Eftychia Papavasilopoulou

Personal information
- Full name: Eftychia Pappa-Papavasilopoulou
- Nationality: Greek
- Born: 3 October 1981 (age 44) New York, New York, United States
- Height: 1.58 m (5 ft 2 in)
- Weight: 51 kg (112 lb)

Sport
- Sport: Diving
- Event: Platform
- Club: DAS Drapetsounas (GRE)
- Coached by: Youri Artamonov (GRE)

= Eftychia Papavasilopoulou =

Greek-American diver (born 1981)

Eftychia Pappa-Papavasilopoulou (Ευτυχία Παππά-Παπαβασιλόπουλου; born October 3, 1981, in New York, New York, United States) is a female Greek-American diver, who specialized in individual and synchronized platform events. At age nineteen, Papavasilopoulou made her official debut for the 2000 Summer Olympics in Sydney, where she placed twenty-seventh in the women's platform event, with a score of 236.79.

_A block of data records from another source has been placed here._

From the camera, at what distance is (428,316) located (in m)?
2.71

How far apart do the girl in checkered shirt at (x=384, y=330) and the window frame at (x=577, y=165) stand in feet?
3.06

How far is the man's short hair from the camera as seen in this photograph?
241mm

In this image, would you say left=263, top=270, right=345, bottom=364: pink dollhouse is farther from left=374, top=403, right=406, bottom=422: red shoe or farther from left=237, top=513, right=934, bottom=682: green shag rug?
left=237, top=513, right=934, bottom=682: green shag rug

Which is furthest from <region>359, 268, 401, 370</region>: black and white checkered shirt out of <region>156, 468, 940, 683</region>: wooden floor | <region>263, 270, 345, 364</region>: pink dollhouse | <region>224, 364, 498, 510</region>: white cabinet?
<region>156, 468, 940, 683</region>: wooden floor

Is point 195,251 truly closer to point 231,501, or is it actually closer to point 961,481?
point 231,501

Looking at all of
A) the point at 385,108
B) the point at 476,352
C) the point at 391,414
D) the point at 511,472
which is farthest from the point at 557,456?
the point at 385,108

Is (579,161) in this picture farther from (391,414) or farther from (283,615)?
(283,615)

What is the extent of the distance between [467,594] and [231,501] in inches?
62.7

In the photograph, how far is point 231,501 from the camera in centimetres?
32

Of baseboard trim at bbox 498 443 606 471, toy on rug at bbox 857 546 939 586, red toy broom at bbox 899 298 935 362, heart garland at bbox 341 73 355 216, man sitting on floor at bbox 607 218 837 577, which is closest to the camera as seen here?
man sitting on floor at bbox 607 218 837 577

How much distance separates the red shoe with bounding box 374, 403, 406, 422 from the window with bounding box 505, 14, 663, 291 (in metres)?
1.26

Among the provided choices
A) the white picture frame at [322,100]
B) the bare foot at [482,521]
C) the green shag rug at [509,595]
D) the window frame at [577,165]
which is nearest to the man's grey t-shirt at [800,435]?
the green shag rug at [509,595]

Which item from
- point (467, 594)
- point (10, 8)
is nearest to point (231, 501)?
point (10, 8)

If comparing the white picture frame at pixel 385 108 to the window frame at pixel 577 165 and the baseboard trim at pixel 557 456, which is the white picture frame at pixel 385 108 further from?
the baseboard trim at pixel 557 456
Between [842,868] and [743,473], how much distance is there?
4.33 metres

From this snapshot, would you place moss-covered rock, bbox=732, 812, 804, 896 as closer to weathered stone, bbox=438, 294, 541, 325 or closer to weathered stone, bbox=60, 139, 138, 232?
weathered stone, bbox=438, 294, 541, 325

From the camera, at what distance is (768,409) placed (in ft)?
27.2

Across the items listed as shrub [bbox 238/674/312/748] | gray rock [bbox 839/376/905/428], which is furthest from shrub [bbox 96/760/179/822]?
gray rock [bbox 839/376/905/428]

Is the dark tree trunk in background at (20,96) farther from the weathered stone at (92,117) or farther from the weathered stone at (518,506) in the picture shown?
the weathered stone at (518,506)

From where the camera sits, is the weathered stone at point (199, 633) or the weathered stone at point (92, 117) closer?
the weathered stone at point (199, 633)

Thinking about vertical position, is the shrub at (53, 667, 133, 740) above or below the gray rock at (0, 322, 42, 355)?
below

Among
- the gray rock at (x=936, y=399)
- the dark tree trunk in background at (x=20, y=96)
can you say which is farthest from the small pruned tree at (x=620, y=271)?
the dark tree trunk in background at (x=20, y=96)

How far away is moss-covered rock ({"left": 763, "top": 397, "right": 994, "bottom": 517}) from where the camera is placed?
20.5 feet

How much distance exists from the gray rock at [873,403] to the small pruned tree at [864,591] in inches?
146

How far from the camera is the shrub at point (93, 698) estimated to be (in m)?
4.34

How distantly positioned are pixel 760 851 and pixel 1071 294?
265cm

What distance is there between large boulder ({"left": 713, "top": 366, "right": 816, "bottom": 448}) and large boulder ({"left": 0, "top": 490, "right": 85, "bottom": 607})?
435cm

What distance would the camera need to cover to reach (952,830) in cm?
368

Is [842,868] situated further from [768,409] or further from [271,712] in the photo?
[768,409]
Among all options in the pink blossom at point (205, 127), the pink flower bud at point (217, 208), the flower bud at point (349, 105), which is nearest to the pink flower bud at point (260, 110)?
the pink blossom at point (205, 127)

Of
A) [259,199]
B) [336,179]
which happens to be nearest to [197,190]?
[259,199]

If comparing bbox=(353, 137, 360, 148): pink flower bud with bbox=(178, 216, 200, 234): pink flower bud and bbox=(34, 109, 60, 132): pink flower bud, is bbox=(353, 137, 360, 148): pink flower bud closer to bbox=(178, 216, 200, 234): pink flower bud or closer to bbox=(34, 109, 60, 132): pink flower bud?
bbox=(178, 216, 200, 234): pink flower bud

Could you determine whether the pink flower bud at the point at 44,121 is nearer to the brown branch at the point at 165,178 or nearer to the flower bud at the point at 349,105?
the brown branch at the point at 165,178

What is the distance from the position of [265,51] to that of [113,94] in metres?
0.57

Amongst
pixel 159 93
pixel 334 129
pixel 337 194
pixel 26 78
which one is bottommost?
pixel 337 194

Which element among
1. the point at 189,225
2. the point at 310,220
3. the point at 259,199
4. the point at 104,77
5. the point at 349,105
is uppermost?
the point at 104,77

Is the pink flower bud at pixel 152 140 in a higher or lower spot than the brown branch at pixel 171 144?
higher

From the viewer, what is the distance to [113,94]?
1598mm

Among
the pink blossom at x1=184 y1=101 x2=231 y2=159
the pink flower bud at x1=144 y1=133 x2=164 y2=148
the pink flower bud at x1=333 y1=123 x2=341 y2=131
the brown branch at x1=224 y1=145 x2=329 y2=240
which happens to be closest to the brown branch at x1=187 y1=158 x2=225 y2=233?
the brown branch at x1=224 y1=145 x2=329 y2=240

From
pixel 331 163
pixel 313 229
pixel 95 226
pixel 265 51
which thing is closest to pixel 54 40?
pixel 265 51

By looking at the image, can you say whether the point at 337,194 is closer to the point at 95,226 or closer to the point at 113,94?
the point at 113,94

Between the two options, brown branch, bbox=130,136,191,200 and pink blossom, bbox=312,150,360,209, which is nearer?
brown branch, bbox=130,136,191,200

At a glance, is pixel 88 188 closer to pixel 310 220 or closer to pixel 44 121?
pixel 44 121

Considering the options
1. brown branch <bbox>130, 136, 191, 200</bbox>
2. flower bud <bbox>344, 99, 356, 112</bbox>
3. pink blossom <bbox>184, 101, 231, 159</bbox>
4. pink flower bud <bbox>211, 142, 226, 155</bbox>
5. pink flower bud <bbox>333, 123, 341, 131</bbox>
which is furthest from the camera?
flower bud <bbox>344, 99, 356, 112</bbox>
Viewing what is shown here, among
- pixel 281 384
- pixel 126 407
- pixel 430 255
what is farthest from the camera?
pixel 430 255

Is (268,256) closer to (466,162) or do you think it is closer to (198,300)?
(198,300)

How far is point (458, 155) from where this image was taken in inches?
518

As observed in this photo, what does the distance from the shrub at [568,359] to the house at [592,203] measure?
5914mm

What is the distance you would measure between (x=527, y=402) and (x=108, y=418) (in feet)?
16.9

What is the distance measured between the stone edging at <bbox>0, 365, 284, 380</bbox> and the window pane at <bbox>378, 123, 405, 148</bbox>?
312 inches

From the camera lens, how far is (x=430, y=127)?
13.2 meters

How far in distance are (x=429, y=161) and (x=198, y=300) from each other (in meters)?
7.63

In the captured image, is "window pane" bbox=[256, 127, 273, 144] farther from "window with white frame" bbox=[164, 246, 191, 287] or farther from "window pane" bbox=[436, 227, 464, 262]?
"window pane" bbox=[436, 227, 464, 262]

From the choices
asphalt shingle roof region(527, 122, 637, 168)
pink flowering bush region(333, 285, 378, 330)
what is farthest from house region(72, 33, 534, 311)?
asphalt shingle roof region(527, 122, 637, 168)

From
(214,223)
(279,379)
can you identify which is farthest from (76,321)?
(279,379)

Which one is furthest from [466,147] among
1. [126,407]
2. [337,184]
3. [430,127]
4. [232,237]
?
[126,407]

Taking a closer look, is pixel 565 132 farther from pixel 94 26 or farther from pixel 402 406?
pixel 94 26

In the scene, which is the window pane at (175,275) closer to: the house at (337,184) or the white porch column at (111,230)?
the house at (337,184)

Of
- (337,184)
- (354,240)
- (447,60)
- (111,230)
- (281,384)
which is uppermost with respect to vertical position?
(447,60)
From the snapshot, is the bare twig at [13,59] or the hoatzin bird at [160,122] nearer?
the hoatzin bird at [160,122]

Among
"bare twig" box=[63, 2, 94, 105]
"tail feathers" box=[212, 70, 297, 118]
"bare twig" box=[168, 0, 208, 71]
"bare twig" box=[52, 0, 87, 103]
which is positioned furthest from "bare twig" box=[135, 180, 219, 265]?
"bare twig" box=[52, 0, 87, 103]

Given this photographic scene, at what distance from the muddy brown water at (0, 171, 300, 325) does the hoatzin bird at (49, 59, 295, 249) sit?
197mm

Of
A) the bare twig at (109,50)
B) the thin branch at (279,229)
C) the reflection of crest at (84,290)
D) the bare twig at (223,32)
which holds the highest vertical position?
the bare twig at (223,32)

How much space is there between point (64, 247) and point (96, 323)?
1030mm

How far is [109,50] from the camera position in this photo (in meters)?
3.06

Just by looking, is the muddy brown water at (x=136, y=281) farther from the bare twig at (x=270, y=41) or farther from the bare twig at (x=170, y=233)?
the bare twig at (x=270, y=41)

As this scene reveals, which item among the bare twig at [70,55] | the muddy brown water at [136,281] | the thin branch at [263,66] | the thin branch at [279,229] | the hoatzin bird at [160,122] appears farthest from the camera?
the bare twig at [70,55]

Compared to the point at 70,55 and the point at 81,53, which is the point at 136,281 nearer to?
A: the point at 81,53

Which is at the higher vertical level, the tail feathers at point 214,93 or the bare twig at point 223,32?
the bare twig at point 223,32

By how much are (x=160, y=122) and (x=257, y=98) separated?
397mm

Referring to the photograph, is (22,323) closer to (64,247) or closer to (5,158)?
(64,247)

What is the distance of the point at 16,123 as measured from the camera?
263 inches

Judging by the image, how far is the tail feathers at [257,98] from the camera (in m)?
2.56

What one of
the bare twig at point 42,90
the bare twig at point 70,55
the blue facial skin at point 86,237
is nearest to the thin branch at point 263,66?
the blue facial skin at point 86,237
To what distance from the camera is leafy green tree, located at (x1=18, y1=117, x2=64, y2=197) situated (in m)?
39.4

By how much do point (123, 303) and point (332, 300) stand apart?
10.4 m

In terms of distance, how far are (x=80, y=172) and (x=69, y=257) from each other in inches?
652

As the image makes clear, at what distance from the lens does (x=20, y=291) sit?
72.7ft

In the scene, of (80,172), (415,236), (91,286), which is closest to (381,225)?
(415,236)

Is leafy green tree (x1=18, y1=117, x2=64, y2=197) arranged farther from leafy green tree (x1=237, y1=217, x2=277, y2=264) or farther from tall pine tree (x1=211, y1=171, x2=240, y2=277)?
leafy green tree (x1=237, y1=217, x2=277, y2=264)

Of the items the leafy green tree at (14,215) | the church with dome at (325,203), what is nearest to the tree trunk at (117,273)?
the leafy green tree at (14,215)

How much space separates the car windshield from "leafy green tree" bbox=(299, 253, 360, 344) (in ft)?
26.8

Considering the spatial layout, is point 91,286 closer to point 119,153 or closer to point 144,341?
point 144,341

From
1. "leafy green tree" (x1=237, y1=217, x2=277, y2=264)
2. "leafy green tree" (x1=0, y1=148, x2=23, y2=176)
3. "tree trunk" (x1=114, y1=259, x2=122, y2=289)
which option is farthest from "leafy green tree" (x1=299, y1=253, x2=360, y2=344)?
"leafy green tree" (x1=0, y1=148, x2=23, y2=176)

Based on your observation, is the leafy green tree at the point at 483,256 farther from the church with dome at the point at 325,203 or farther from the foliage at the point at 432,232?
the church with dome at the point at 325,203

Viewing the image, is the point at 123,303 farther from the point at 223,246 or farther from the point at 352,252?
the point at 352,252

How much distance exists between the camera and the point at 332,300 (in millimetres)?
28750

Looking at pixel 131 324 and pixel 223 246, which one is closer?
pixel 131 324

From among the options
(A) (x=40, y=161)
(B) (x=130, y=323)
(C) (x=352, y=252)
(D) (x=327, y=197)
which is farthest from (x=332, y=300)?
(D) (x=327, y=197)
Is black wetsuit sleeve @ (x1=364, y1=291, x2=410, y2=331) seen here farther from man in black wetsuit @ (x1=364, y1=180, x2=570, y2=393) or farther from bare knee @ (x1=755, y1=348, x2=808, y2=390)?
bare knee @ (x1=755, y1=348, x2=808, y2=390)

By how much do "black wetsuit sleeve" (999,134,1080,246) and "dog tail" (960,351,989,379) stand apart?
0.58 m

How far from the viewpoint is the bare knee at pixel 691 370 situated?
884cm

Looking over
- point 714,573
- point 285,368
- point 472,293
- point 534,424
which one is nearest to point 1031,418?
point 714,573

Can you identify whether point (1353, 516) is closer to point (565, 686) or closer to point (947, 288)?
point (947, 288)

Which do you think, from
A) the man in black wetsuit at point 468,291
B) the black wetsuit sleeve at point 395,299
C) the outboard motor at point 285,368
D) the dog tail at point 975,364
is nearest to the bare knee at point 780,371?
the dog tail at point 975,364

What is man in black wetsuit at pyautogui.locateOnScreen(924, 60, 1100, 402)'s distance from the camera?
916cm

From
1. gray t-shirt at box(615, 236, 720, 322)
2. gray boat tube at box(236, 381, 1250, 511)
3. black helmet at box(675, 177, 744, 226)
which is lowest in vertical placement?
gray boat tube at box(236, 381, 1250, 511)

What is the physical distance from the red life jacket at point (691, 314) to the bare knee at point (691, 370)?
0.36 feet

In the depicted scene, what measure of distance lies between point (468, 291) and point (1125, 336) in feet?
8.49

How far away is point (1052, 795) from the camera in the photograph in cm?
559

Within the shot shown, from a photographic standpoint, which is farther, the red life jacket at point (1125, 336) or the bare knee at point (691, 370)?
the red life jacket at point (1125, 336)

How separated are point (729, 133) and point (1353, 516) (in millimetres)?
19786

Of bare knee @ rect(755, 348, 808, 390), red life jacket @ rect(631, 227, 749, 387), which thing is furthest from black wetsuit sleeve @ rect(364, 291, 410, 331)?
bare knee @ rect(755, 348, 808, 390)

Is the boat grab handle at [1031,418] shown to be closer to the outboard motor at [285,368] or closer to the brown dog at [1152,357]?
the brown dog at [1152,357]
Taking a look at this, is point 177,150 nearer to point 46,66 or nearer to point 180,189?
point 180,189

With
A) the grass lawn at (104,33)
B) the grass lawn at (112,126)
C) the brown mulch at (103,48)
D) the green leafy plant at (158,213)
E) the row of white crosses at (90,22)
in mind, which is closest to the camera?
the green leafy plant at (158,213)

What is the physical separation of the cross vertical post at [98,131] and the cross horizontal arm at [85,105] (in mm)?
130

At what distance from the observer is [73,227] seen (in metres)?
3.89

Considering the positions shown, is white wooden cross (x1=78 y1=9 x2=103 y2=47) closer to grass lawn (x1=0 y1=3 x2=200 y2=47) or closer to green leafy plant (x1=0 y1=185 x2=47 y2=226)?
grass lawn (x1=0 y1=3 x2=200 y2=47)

Papavasilopoulou represented her host nation Greece at the 2004 Summer Olympics in Athens, where she competed for individual and synchronized platform events. She reached into the semi-finals of the women's platform event, where she was able to perform an astonishing dive with a total score of 463.89, finishing only in seventeenth place. She also teamed up with her partner Florentia Sfakianou, and cheered by the home crowd for an eighth-place finish in the women's synchronized platform, with an impressive score of 272.40 points.

At the 2008 Summer Olympics in Beijing, Papavasilopoulou competed for the third time in the women's platform, where she scored 252.00 points in the preliminary competition, finishing only in twenty-ninth place.

Papavasilopoulou is a member of DAS Drapetsounas in Piraeus, Greece, being coached and trained by Russian-born Youri Artamonov.